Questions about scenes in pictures
— Begin —

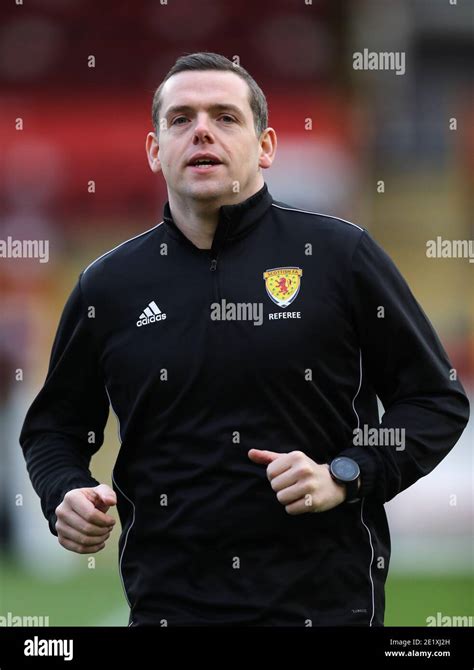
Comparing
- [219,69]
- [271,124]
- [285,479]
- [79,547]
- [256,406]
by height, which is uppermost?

— End —

What is required
Output the listing above line for line, without any change to its wording. Leave out the picture.

Output of the exercise
Comparing
- [219,69]
- [271,124]
- [285,479]
- [79,547]
- [256,406]
by height, which is uppermost?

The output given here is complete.